Le deuxième type de rappeur mélodique est celui qui s’engage pleinement dans la mélodie. Prenez Roddy Ricch par exemple.
Roddy est l’un des nouveaux rappeurs qui se fait un nom en poursuivant ce qui était déjà assez peu conventionnel dans le hip-hop, à savoir la tentative manifeste de chanter tout au long d’une chanson.
Honnêtement, la communauté hip-hop est très favorable à ce son et pourquoi pas ? C’est un son vraiment accrocheur et addictif qui vous pousse à chanter. C’est incontournable quand c’est bien fait.
Mais ce n’est pas du rap
Mais essentiellement, c’est tout ce que c’est… accrocheur et addictif. Ce n’est pas lyrique ou complexe, ce n’est pas plein de punchlines compliquées et de syllabes, c’est surtout de la mélodie. Il semble que les rappeurs d’aujourd’hui aient décidé de s’appuyer sur une métrique différente de celle utilisée dans les années 90 à 2010 pour mesurer le succès musical.

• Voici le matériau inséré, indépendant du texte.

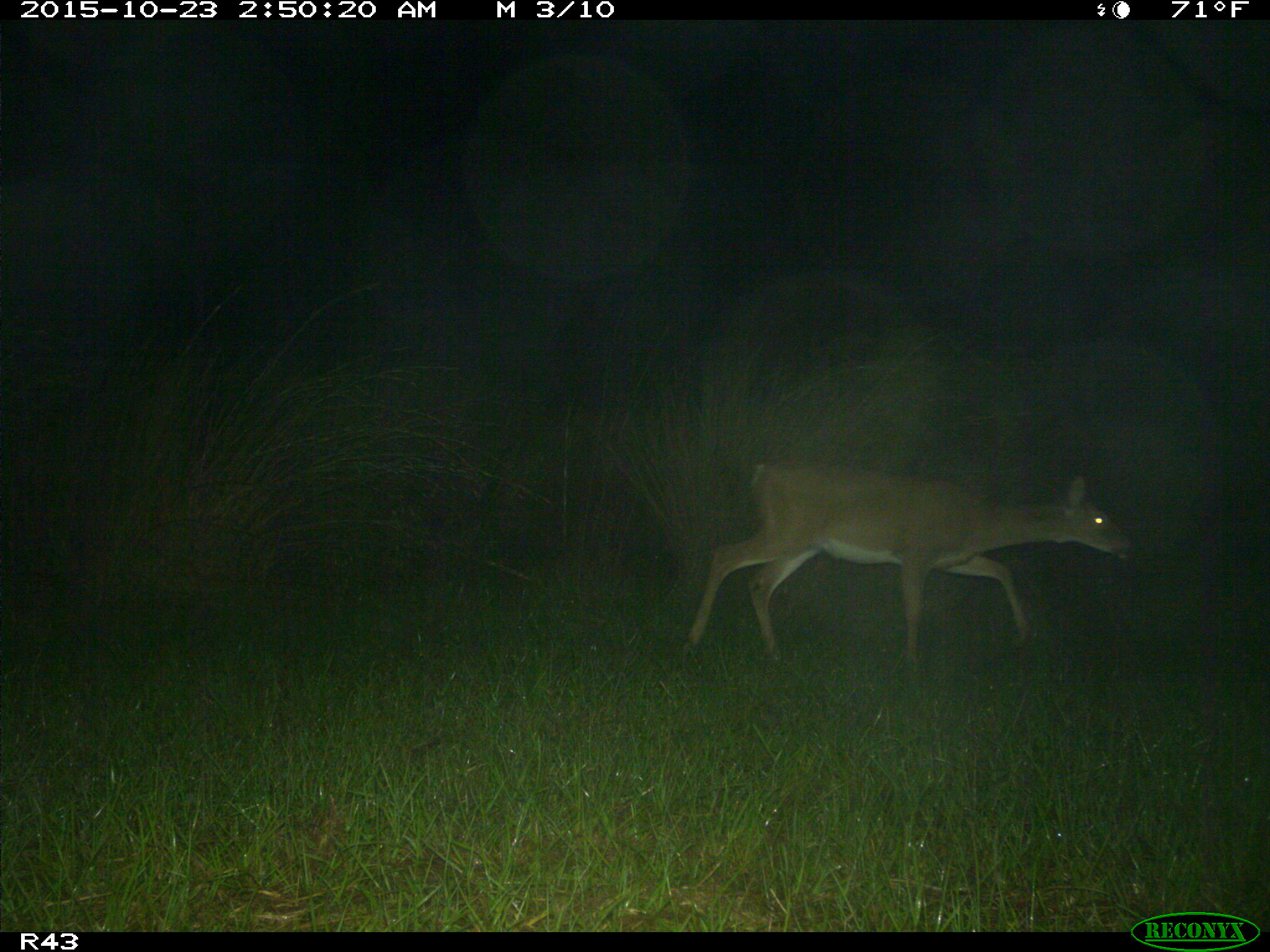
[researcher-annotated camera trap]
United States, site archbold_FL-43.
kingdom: Animalia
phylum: Chordata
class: Mammalia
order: Artiodactyla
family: Cervidae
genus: Odocoileus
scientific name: Odocoileus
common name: deer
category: unidentified deer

En gros, je me demande si la chanson ou l’album est suffisamment accrocheur pour que je le place sur ma playlist quotidienne. Est-ce que j’aimerais l’écouter en boîte de nuit ou dans la voiture avec mes amies ? Cela ne veut pas dire que ce critère n’a jamais été un critère pour juger objectivement un artiste de rap, mais il n’a certainement jamais été le seul.

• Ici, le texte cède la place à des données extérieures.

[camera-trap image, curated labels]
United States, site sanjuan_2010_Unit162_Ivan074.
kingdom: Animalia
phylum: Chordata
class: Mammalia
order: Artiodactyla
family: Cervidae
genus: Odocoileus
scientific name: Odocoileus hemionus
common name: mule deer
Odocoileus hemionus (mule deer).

« Je viens de là où les n***** débattent toute la journée de qui est le meilleur MC, Biggie, Jay-Z ou Nas? »
« Where I’m From » est extrait de l’album « In My Lifetime Vol. 1 » de Jay-Z, sorti en 1997, pendant l’âge d’or du rap. Jay décrivait les fréquentes conversations chez le coiffeur pour savoir qui était le meilleur rappeur, à une époque où le rap n’était pas jugé principalement sur sa valeur de réécoute. Ils avaient le flow, les punchlines, les jeux de mots, la capacité à raconter des histoires et la capacité technique à faire rimer des mots qui ne sont même pas censés rimer. Cela a donné lieu à des débats vraiment intéressants, passionnés et parfois animés pour savoir qui était le meilleur rappeur.
Racines détournées
Jay-Z dira dans une interview: « Le fait que les gens ne se contentent pas de s’asseoir et d’écouter la musique témoigne de la profondeur du hip-hop. Ils doivent la décomposer, décortiquer les paroles et débattre de cette merde »
C’est ce qui a fait d’eux des rappeurs ! Alors, en tant que fan de rap d’aujourd’hui qui pourrait lire ceci, demandez-vous. Ce que Jay-Z disait est-il une tradition dépassée dans le monde du hip-hop, ou est-ce toujours d’actualité ? Le rap ne va pas forcément dans la mauvaise direction, surtout que dans l’underground, il reste des rappeurs purs et durs, mais il vaut la peine de réfléchir au détournement du rap de ses racines dans le mainstream.